• Stored data:
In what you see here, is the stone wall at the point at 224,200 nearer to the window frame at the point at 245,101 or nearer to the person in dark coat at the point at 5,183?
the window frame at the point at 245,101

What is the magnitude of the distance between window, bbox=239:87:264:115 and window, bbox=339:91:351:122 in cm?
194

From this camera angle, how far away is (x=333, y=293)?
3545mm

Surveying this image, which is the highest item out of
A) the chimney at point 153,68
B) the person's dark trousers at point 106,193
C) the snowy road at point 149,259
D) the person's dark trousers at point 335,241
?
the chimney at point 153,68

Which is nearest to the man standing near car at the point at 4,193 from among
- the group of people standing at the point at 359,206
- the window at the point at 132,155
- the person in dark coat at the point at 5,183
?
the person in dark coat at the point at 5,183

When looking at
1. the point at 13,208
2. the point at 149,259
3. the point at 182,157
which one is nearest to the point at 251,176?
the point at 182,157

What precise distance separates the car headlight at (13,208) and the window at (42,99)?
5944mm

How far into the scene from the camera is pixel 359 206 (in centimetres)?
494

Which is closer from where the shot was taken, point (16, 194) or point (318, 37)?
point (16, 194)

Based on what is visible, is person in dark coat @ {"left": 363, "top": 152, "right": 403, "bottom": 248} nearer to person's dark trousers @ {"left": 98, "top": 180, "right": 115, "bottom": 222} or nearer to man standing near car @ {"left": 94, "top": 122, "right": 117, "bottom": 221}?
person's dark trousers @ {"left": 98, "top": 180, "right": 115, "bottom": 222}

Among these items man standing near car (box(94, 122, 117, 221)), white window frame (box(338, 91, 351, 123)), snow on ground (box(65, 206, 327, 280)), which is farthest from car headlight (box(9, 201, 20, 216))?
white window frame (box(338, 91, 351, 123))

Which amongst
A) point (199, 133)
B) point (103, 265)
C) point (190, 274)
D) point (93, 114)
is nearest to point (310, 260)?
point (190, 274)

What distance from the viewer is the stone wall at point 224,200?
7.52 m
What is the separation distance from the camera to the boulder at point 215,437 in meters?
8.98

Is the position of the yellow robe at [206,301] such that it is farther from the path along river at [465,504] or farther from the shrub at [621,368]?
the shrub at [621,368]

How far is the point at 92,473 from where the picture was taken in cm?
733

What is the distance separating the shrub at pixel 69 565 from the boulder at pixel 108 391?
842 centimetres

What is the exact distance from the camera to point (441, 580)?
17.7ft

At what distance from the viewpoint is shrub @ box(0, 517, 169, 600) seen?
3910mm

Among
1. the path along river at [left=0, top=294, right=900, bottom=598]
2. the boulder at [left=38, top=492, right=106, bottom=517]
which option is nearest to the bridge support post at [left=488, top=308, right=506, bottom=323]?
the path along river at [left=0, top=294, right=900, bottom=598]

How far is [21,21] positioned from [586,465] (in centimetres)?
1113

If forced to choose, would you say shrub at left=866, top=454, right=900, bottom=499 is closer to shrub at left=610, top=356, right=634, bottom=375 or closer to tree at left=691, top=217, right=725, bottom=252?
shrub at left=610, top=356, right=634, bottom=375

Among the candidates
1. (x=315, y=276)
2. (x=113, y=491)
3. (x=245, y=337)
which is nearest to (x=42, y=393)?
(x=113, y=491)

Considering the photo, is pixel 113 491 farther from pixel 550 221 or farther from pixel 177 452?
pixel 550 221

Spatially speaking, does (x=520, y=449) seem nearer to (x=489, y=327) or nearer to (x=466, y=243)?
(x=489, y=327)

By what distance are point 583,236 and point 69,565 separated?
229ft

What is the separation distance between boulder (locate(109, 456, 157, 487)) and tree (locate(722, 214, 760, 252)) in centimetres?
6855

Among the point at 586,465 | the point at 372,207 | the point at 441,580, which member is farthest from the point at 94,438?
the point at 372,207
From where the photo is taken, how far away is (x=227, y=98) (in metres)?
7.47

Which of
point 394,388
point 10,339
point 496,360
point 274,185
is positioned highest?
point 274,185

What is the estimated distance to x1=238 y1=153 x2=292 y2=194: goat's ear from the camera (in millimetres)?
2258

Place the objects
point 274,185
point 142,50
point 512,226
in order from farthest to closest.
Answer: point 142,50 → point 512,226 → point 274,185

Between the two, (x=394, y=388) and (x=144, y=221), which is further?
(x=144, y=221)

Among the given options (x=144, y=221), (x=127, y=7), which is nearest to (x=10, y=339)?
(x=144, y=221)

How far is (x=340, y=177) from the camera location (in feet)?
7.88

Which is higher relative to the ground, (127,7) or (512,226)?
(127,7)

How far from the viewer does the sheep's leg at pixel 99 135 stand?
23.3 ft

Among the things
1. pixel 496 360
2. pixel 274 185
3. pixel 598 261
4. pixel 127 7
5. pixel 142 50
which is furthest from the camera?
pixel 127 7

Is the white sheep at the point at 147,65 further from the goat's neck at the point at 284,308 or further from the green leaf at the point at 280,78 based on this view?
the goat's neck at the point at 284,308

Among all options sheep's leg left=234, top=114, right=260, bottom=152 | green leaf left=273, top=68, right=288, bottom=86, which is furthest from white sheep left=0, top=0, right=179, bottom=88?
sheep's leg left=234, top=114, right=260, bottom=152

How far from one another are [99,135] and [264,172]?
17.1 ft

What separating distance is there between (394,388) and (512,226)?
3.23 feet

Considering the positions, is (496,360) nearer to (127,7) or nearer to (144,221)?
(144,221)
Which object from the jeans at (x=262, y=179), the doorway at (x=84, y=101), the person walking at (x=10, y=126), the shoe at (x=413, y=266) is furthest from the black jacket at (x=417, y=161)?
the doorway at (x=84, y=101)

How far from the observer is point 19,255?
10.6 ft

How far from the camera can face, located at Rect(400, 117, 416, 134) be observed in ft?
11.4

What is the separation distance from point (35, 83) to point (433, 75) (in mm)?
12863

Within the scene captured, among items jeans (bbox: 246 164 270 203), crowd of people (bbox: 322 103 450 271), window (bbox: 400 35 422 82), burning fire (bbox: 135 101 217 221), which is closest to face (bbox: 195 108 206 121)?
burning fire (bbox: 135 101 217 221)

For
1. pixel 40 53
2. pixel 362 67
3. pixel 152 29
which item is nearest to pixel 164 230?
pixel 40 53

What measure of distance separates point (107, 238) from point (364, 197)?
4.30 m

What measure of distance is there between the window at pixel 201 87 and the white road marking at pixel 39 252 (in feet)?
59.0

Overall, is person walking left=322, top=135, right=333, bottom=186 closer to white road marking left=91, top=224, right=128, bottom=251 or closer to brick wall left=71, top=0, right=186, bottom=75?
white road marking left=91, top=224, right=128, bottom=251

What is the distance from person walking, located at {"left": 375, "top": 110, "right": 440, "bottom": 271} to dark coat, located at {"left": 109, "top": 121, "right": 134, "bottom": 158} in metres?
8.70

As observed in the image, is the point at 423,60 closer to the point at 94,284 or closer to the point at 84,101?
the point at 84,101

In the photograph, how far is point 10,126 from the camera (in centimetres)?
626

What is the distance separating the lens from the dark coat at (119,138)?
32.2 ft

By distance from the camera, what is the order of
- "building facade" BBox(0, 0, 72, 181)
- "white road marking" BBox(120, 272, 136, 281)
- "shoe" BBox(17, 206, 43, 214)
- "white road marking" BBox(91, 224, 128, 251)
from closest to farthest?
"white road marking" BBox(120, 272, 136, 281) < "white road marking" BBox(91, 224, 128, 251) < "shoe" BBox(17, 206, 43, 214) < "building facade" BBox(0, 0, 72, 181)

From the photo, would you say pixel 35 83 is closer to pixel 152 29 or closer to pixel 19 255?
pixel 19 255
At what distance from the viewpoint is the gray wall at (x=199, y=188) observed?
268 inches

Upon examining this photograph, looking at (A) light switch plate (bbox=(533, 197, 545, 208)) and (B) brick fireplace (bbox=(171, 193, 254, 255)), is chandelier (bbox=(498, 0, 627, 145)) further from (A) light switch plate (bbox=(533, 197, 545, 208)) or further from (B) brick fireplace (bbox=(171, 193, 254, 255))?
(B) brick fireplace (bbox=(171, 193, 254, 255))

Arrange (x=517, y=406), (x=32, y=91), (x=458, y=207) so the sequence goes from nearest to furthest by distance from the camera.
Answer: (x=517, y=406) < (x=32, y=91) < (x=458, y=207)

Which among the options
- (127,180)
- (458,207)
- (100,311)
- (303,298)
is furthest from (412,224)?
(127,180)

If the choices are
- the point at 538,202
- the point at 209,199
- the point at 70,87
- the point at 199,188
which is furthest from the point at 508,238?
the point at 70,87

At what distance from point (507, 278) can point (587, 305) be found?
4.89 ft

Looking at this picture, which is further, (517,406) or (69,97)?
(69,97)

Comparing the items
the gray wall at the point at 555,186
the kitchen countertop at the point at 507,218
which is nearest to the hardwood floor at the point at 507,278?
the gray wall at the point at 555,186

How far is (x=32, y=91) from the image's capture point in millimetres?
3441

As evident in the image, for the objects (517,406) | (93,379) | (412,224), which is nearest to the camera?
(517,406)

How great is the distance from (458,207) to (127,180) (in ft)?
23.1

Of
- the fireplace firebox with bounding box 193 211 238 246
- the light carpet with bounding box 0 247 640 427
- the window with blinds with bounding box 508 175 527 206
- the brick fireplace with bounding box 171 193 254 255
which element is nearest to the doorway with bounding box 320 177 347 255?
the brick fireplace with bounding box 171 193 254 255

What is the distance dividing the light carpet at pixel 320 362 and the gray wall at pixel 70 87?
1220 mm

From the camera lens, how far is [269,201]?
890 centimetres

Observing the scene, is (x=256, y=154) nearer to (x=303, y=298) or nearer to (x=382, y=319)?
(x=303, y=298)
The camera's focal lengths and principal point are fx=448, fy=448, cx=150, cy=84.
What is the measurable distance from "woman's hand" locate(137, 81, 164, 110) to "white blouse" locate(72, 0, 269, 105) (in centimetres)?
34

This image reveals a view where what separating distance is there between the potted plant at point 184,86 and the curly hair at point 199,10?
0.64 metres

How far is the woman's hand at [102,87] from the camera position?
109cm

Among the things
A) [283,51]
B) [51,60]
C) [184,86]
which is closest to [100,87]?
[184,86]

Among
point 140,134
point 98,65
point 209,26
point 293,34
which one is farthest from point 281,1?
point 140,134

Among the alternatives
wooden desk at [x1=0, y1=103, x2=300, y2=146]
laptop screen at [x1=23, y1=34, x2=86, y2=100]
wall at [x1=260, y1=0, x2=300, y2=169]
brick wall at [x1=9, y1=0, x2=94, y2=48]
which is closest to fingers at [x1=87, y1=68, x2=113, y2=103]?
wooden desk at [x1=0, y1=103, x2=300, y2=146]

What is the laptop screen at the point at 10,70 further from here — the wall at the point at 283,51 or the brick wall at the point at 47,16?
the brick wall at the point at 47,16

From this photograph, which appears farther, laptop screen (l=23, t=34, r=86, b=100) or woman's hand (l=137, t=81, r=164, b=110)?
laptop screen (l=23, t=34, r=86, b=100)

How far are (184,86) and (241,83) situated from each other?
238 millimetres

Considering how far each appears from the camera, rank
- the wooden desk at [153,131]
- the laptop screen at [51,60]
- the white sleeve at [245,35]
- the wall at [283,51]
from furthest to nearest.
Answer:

• Exercise: Beginning at the line that holds "What is the distance dividing", reproduce each line of the records above down to and including the last one.

• Final result:
What is the distance dividing the light carpet at pixel 320 362 and the gray wall at pixel 70 87?
1220 mm

From the camera lens, how far is [269,201]?
890 centimetres

Observing the scene, is (x=256, y=154) nearer to (x=303, y=298) or nearer to (x=382, y=319)?
(x=303, y=298)
The camera's focal lengths and principal point are fx=448, fy=448, cx=150, cy=84.
What is the measurable distance from "woman's hand" locate(137, 81, 164, 110) to "white blouse" locate(72, 0, 269, 105) (in centimetres)?
34

This image reveals a view where what separating distance is there between the potted plant at point 184,86 and the curly hair at point 199,10?
0.64 metres

How far is the woman's hand at [102,87] from the camera position?
109cm

Among the things
A) [283,51]
B) [51,60]
C) [184,86]
which is closest to [100,87]?
[184,86]

Among
point 140,134
point 98,65
point 209,26
point 293,34
which one is farthest from point 281,1?
point 140,134

Among the alternatives
wooden desk at [x1=0, y1=103, x2=300, y2=146]
laptop screen at [x1=23, y1=34, x2=86, y2=100]
wall at [x1=260, y1=0, x2=300, y2=169]
brick wall at [x1=9, y1=0, x2=94, y2=48]
which is closest to fingers at [x1=87, y1=68, x2=113, y2=103]?
wooden desk at [x1=0, y1=103, x2=300, y2=146]

What is the laptop screen at the point at 10,70 further from here — the wall at the point at 283,51 or the brick wall at the point at 47,16?
the brick wall at the point at 47,16

From this photograph, which appears farther, laptop screen (l=23, t=34, r=86, b=100) or woman's hand (l=137, t=81, r=164, b=110)?
laptop screen (l=23, t=34, r=86, b=100)

How far are (184,86) and (241,83) situated from each other?
238 millimetres

Considering how far each appears from the camera, rank
- the wooden desk at [153,131]
- the laptop screen at [51,60]
- the white sleeve at [245,35]
- the wall at [283,51]
from furthest to nearest.
Answer:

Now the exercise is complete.